▸ INPUT RECORDS:
— begin —

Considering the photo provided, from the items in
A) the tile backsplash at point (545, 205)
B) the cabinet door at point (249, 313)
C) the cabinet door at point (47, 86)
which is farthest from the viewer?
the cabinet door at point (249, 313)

— end —
— begin —

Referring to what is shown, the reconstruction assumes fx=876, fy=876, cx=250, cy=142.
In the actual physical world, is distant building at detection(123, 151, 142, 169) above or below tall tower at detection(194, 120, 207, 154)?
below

— end —

▸ TASK TO CARRY OUT:
Report every line from the items above that contains the word "door", copying each line in full.

▸ FINISHED TASK:
B) the cabinet door at point (249, 313)
C) the cabinet door at point (47, 86)
the cabinet door at point (249, 313)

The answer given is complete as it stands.